- Original cover of Issue #1.

Publication information
- Publisher: Double Diamond Press
- Schedule: Irregular
- Format: Standard black-and-white
- Genre: Furry
- Publication date: May 26 1989 – September 1994
- No. of issues: 12

Creative team
- Created by: Martin Wagner

Collected editions
- The Collegiate Hepcats: ISBN 978-0963666017
- Snowblind, Part One: ISBN 9780963666024

= Hepcats =

American comic by Martin Wagner

Hepcats is a comic book series self-published in the 1990s by cartoonist Martin Wagner. It deals with the lives of four college students, rendered as anthropomorphic animals (humanoid bodies, but animal heads), and is inspired by Wagner's own college experiences.

== Publication history ==
The series began as a comic strip in The Daily Texan, the student newspaper of the University of Texas at Austin, in 1987. Each installment was typically four panels (but with frequent variation), usually with a comedic gag at the end, but with ongoing storylines.

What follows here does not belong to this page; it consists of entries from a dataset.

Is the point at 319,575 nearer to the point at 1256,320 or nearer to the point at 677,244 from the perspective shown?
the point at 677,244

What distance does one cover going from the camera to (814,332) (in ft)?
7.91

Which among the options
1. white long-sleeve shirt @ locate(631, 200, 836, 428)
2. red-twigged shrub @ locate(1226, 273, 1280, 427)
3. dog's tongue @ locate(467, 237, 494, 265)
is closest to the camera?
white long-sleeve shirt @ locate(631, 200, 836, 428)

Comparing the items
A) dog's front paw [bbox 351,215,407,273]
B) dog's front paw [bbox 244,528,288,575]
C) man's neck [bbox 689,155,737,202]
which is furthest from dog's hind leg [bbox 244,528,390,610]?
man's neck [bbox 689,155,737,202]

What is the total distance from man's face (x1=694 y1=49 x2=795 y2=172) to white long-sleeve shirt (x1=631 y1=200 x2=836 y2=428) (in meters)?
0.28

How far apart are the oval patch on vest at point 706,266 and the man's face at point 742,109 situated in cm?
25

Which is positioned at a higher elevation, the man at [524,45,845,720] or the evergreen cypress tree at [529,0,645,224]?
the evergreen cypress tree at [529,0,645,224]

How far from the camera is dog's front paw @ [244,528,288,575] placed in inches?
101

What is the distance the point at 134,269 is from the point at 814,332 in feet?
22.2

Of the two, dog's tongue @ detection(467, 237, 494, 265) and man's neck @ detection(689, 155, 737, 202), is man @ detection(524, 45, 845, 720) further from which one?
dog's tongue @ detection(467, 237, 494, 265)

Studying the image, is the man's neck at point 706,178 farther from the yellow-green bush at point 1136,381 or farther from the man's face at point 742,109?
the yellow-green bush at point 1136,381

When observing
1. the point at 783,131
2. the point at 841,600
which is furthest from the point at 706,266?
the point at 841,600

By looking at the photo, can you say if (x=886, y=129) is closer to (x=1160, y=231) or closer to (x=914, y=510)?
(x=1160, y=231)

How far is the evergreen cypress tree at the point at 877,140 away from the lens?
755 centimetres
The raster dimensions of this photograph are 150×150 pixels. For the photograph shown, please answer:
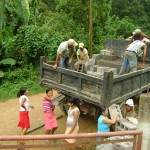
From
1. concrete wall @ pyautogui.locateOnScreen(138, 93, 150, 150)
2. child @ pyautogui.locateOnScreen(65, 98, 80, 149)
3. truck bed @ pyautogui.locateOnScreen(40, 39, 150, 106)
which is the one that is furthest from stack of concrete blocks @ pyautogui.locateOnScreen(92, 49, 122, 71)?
concrete wall @ pyautogui.locateOnScreen(138, 93, 150, 150)

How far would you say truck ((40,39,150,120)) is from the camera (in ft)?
18.8

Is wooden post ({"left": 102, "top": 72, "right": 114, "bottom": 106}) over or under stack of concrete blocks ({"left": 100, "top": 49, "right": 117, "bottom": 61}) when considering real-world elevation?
under

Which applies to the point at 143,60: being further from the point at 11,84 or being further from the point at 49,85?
the point at 11,84

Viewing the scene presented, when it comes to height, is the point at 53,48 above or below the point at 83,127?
above

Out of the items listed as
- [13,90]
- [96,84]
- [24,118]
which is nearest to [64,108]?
[24,118]

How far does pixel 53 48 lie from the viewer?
11.5 meters

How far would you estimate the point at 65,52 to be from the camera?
23.6 feet

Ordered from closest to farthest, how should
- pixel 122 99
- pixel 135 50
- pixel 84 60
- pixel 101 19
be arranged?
pixel 122 99, pixel 135 50, pixel 84 60, pixel 101 19

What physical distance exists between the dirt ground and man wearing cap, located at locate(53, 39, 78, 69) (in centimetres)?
150

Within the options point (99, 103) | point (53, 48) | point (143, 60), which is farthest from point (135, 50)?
point (53, 48)

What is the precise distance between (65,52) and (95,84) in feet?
5.16

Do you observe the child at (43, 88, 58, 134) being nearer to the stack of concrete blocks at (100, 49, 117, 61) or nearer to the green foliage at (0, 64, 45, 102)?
the stack of concrete blocks at (100, 49, 117, 61)

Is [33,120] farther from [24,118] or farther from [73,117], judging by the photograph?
[73,117]

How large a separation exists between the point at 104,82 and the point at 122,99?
723 millimetres
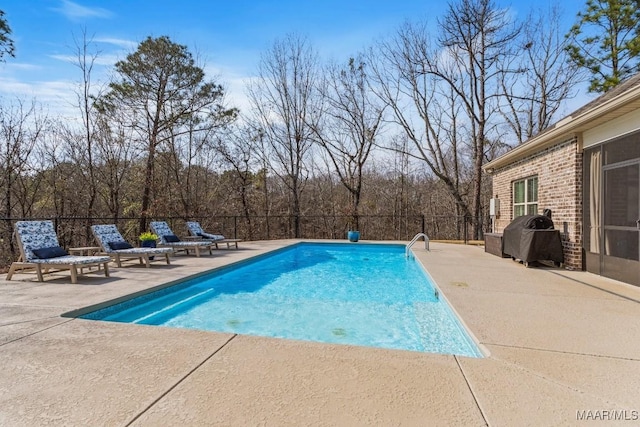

In 1989, inspired by cartoonists such as Dave Sim who were successfully self-publishing their comics, Wagner began publishing Hepcats as a black-and-white comic book series, under his own Double Diamond Press imprint. In this format, the series took on the highly detailed pen-and-ink artwork that would become one of its distinguishing features. Wagner immediately began experimenting with page layouts, including turning the pages sideways, using a double-page spread for each layout for Issue #2. Issue #3 began what was intended to be an 18-part graphic novel entitled Snowblind. Critics have frequently cited Sim's Cerebus the Aardvark as an artistic influence on this material.

Though critically acclaimed, with a cult following, the series was not a financial success, and this led to an erratic publishing schedule that frustrated readers. In comments written later, in the summer of 1996, Wagner cited poor sales, his weak business skills, and his 1991 divorce as the causes of a financial "hole" he was struggling to get out of. Despite Wagner's increasing prominence as one of several acclaimed self-publishers of the period - along with Jeff Smith (Bone), Colleen Doran (A Distant Soil), James A. Owen (Starchild), and Sim (Cerebus) - the series stalled after Issue #12 in 1994. Collections of the Daily Texan strips and of the first volume of Snowblind were released, but Wagner said those sales were not enough to make continuation of the series financially viable.

In 1996 Wagner signed a deal with Antarctic Press to republish the series to date, along with new issues. Antarctic republished the original 12 issues from 1996 to 1998; a color "#0" issue was released to launch this reprint series, but it was the last new material published. Wagner claimed to have finished Issue #13, but in a 1999 interview in Beau Yarbrough's "Comics Wire" at Comic Book Resources, he stated that the "pitiful" advance orders for that issue had led him to look for another way to make a living. Shortly after the cancellation of these orders, however, Antarctic employee Matthew High stated that these orders were in line with the publisher's expectations and that Wagner had never turned in any art for #13. Wagner left the comics industry in 1998.

In 2006, Wagner announced that he would be finishing the Snowblind storyline as a webcomic. By the end of 2010 he admitted to regretting that announcement, as he was busy with paying work and the series was not high on his leisure-time priorities list. In 2008, to tide fans over while waiting for Snowblind to appear, he began work on an 8-page mini-comic unrelated to the Snowblind storyline. The minicomic was also not completed, updates ceasing after page 5, also because of work commitments.

==Collected volumes==
- Yo: The First Hepcats Book (1988; collection of Daily Texan strips—cover spoofs sleeve of Peter Gabriel's album So)
- The Collegiate Hepcats (1993; complete collection of all Daily Texan strips, plus Hepcats #1 and some pre-Hepcats work from the University of Houston paper)
- Snowblind, Part One (1995; collecting Hepcats #3–10, first half of unfinished Snowblind graphic novel)

Not reprinted in any of these collections are #2 (the sideways issue, reprinted in a "Special Edition" in 1994), and Issues #11 (a 42-page story with a black on dark-gray cover, a dramatic turning point in the story) and #12 (the final issue to see print).